Sweeping changes to a bill that intended to overhaul the process of state takeover of failing schools today took away much of its punch.

The Senate Education Committee amended and passed House Bill 1638, 9-2, at its meeting today. It originally was written to establish “transformation zones” that would have allowed schools or groups of schools to try out innovative plans at schools with students consistently getting low test scores as an alternative to state takeover. The bill last month passed the House 66-31

But the bill now contains no mention of transformation zones and makes sure the Indiana State Board of Education would not be allowed to take control of an entire school district.

Sen. Dennis Kruse, R-Auburn, said the biggest changes were proposed in amendments by Sen. Earline Rogers, D-Gary. When they were included, it changed the entire focus.

“There’s not much left in this bill after this amendment,” Kruse said.

The bill still includes a prohibition against schools offering potential students or their families gifts with a significant monetary value. It also would grant struggling schools a “safe harbor” provision where they could get an extra year to show academic improvement before the state would intervene.

Technically, Rogers’ new amendment takes the place of one passed by the committee last week. Those changes remain.

They include:

  • It proposes cutting to four years the time schools with D or F grades get before the state can take the school over or intervene in other ways. Under the bill, that change was set to take effect in June. The amendment puts the shorter timeline off an extra year until June of 2016 to give school districts more time to prepare.
  • A provision in the bill requiring any decision by the state board to close a school to pass with a two-thirds majority was introduced. Before, the board  could decide to close low-scoring schools by a simple majority.
  • A provision in the bill allowing up to 10 percent of teachers at a school in state takeover to work without a valid teaching license also was removed from the bill.

Rogers argued before the committee last month that the state’s intervention efforts just weren’t showing enough improvement to be expanded. Most of the schools under state takeover were still getting F grades, she said.

Rep. Robert Behning, R-Indianapolis, the bill’s author, said at the same March meeting that the bill was intended to move away from state takeover to more local control.

“The goal is not to be in the takeover business,” Behning said. “That’s the point of this bill — to get out of the takeover business to gives schools the opportunity to transform themselves.”

But Rogers wasn’t buying it. She wrote the amendments to make a “bad bill better,” she said.

The bill will next be heard by the Senate Appropriations Committee before going to the full Senate.

Both Rogers and Sen. Mark Stoops, D-Bloomington, serve on the appropriations committee. Even with the amendments, Stoops, who voted no today, said he isn’t sure how the next hearing will play out.

“I’m much happier with the bill, and I will be having another look at it in appropriations,” he said. “We’ll see how it goes.”

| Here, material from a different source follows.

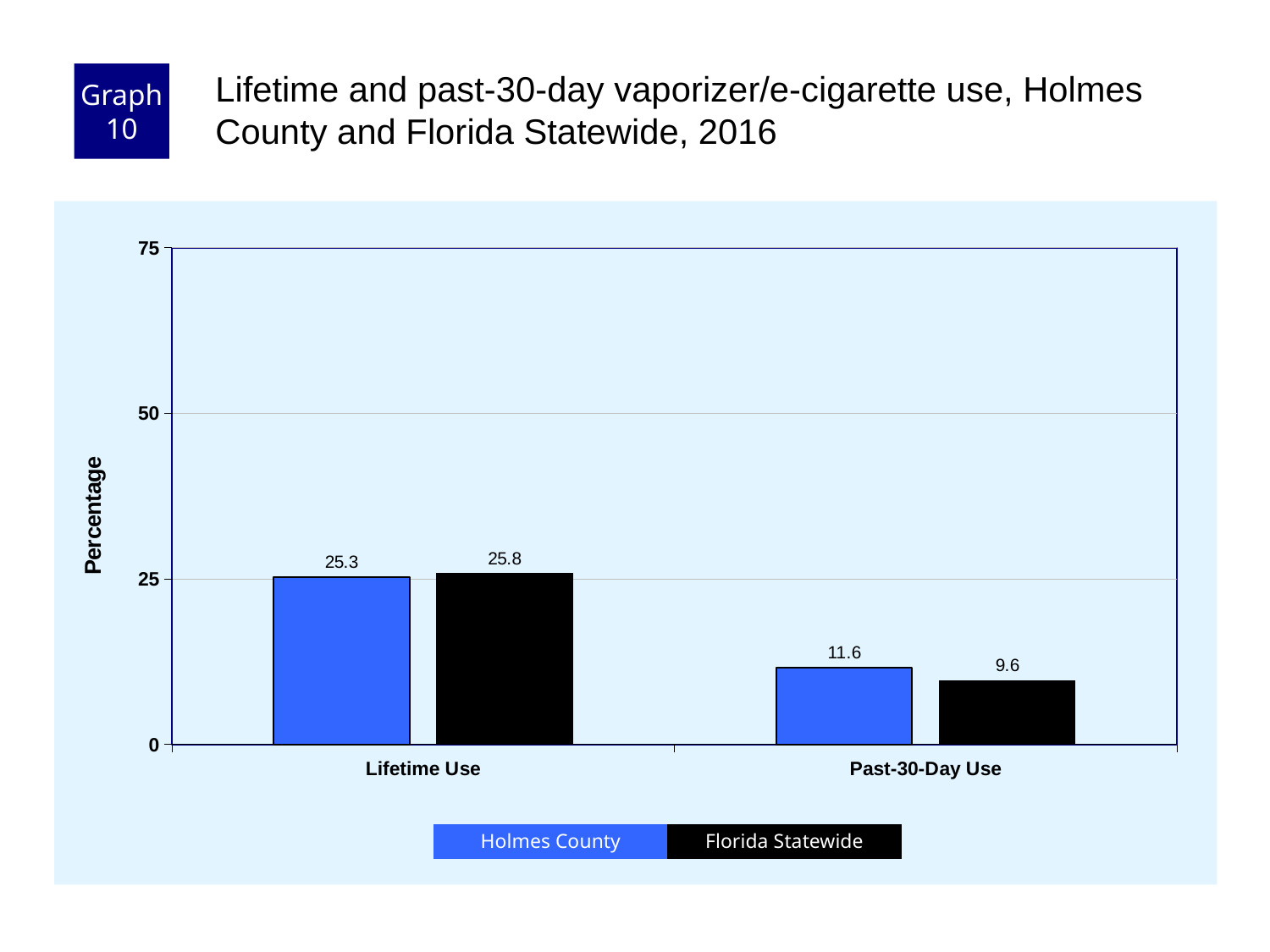
How many categories are shown on the x axis? 2 Which category has the highest value for Holmes County? Lifetime Use What is the Lifetime Use value for Florida Statewide? 25.8 What is the Lifetime Use value for Holmes County? 25.3 What is the Past-30-Day Use value for Florida Statewide? 9.6 What is the difference between the Holmes County and Florida Statewide values for Past-30-Day Use? 2.0 What kind of chart is shown on the slide? bar chart What is the Past-30-Day Use value for Holmes County? 11.6 Is the Lifetime Use value for Holmes County greater or less than 50? less For Past-30-Day Use, which is larger: Holmes County or Florida Statewide? Holmes County How many series does the legend list? 2 Which category has the lowest value for Florida Statewide? Past-30-Day Use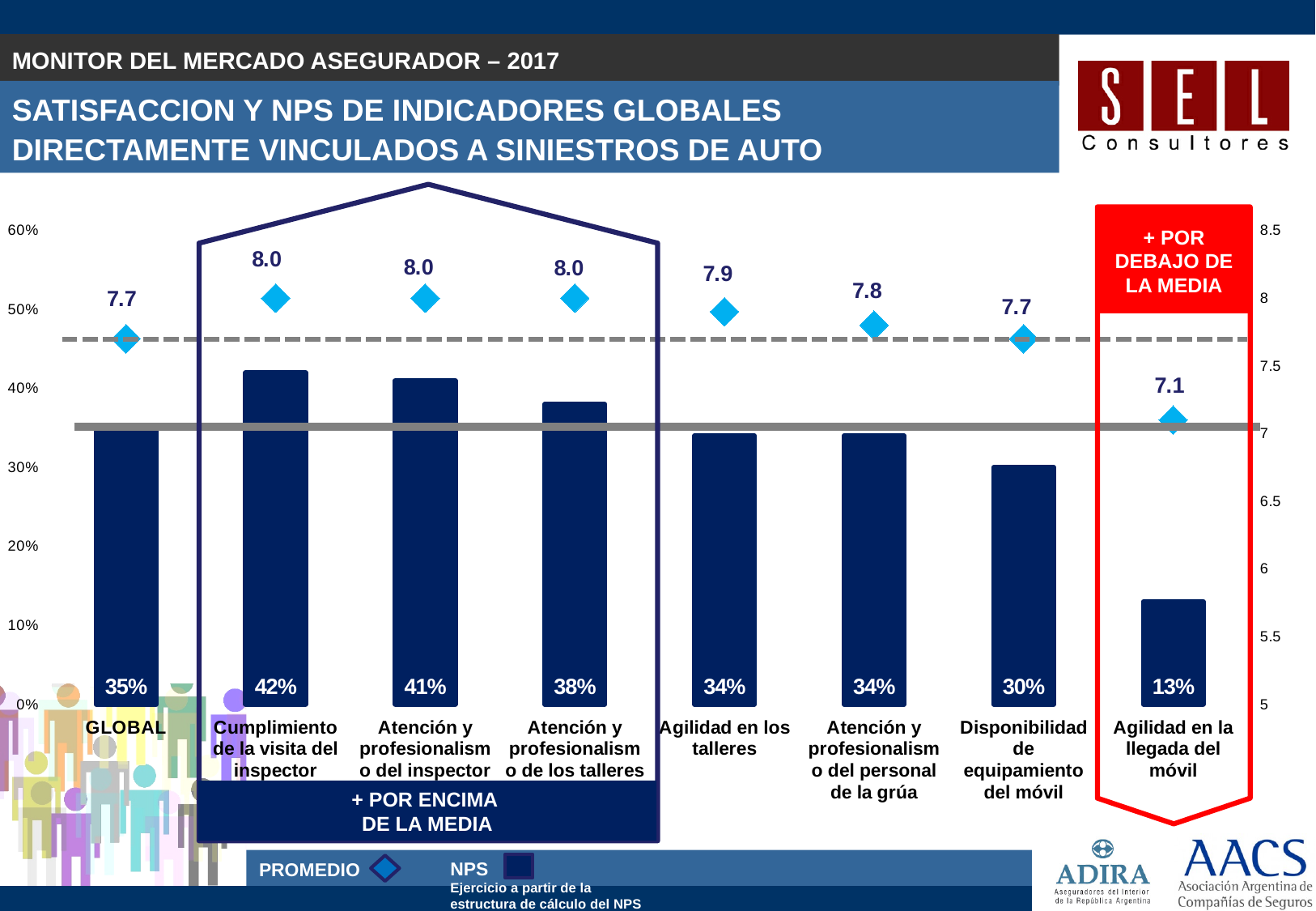
What is the PROMEDIO value for Agilidad en la llegada del móvil? 7.1 What is the NPS value for Disponibilidad de equipamiento del móvil? 30% How many categories are shown on the x axis? 8 Which has a higher NPS value, Atención y profesionalismo del inspector or Atención y profesionalismo de los talleres? Atención y profesionalismo del inspector What are the two series named in the legend? PROMEDIO and NPS What kind of chart is used to show the NPS values? Bar chart What is the PROMEDIO value for Agilidad en los talleres? 7.9 What is the NPS value for GLOBAL? 35% What is the difference between the NPS values for Cumplimiento de la visita del inspector and Agilidad en la llegada del móvil? 29% How many series does the legend list? 2 Which category has the lowest PROMEDIO value? Agilidad en la llegada del móvil Which category has the highest NPS value? Cumplimiento de la visita del inspector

The committee passed two other bills:

  • Freedom to teach. House Bill 1009 would allow any two teachers or a principal, superintendent or a combination apply for grants to create schools, districts or zones of schools. Those schools would get extra freedoms others don’t have to try out plans designed to raise student test scores and pay higher salaries to effective teachers. It passed the committee 7-4 and will next be heard in Senate Appropriations.
  • Safety DrillsHouse Bill 1414 would require schools to hold more safety drills. It passed committee 11-0.